Кровать узкая, деревянная, с продавленным матрасом. У стены – небольшой письменный стол, на котором стоят потёртые книги, пожелтевшие тетради, и старенький будильник с треснутым стеклом. Рядом – шкаф с открытой дверцей, а внутри висит несколько платьев и пальто, таких, какие она носила в студенческие годы.

Лия медленно опустила ноги на холодный дощатый пол, ощущая шершавую поверхность досок. Всё это было слишком реальным.

Внимательно оглядев комнату, она наконец поняла, что это место ей знакомо. Общага. Литературный институт. Это было невозможно.

Её пальцы дрогнули, когда она машинально провела рукой по кровати, ощутила шероховатость покрывала, посмотрела на собственные руки. Кожа гладкая, без морщин.

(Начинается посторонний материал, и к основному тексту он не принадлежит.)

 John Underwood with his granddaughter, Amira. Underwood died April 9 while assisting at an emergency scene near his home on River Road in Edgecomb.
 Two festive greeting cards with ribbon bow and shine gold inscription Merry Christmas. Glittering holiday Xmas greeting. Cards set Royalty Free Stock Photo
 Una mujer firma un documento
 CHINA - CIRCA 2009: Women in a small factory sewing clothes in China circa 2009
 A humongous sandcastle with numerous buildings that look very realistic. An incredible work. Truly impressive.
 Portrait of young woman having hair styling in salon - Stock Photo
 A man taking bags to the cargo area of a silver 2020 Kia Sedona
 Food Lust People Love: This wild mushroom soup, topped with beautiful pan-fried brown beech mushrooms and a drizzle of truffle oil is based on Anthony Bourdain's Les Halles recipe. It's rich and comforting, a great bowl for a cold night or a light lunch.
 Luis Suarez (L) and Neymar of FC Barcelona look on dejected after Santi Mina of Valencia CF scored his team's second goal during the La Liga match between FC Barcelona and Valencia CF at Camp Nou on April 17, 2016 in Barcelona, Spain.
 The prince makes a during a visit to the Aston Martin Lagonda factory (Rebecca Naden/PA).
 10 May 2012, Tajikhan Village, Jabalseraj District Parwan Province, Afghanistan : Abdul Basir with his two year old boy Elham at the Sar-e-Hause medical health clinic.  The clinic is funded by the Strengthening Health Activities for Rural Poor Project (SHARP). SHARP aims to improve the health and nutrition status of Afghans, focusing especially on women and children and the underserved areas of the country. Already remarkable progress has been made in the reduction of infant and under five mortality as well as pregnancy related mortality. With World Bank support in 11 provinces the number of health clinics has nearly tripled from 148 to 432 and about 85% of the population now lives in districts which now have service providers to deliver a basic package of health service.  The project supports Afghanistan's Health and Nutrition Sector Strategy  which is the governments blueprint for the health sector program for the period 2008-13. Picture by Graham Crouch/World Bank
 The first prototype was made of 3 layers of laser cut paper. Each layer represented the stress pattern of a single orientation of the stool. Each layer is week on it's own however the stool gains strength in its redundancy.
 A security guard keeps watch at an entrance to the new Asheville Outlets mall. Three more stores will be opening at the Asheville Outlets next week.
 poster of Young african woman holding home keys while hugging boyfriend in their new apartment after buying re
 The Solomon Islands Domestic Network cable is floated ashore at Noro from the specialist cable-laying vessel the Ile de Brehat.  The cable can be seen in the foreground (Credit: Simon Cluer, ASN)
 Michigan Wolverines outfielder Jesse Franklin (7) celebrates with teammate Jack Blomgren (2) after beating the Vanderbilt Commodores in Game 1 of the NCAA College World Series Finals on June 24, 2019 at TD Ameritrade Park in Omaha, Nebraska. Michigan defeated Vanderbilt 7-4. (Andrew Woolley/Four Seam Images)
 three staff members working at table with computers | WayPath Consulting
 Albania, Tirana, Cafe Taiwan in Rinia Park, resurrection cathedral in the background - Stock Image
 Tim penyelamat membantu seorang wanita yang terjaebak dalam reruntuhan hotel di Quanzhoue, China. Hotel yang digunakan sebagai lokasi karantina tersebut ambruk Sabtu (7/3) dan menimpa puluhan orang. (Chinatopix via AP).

Запястья тонкие, молодые.

Она вскочила, подбежала к небольшому зеркалу, висящему над столом, и замерла. Из отражения на неё смотрела двадцатилетняя девушка.

Глаза расширились от шока. Она сделала резкий вдох, отшатнулась, потом снова шагнула к зеркалу, всматриваясь в своё лицо. Оно было именно таким, каким она его помнила в юности – свежим, без следов времени, с упругой кожей, с тем же самым взглядом, который она когда—то видела на старых фотографиях.

Лия медленно провела пальцами по щеке, чувствуя, как внутренняя дрожь пробирает её с головы до ног. Сердце бешено застучало, а дыхание стало частым и прерывистым. Нет. Этого не может быть!

Она зажмурилась, крепко стиснув веки, потом снова посмотрела на себя в зеркале. То же самое лицо, та же юная свежесть, те же черты, которые она так давно не видела в зеркале.

Теперь её охватил страх: ледяной, липкий, но вместе с ним пришло что—то ещё. Ощущение странной лёгкости, будто мир вокруг стал более простым, понятным. Она сглотнула, провела рукой по волосам, ощутила, насколько они мягкие, густые, совсем не такие, как теперь, в её настоящем.

Что происходит?

Она закрыла глаза, глубоко вдохнула. Это сон. Конечно, это всего лишь сон. Настолько детальный, что её разум на мгновение поверил в его реальность.

Лия решительно ущипнула себя за предплечье, но вместо того, чтобы проснуться, ощутила резкую боль. Вскрикнула и выронила зеркало, которое вдруг показалось ей невыносимо тяжёлым. Она не спала.

Комната не исчезала, вещи оставались на своих местах, воздух был таким же холодным, деревянный пол – твёрдым, а запах старой краски – удушливым.

Лия отступила назад и вдруг услышала звук шагов за дверью. Кто—то приближался. Затем лёгкий стук, негромкий, но уверенный.

– Лия, ты что, ещё спишь?

Этот голос был тёплым, живым и до боли знакомым. Лия узнала его мгновенно – это была Вика. Глухой ком подкатил к горлу, дышать стало трудно.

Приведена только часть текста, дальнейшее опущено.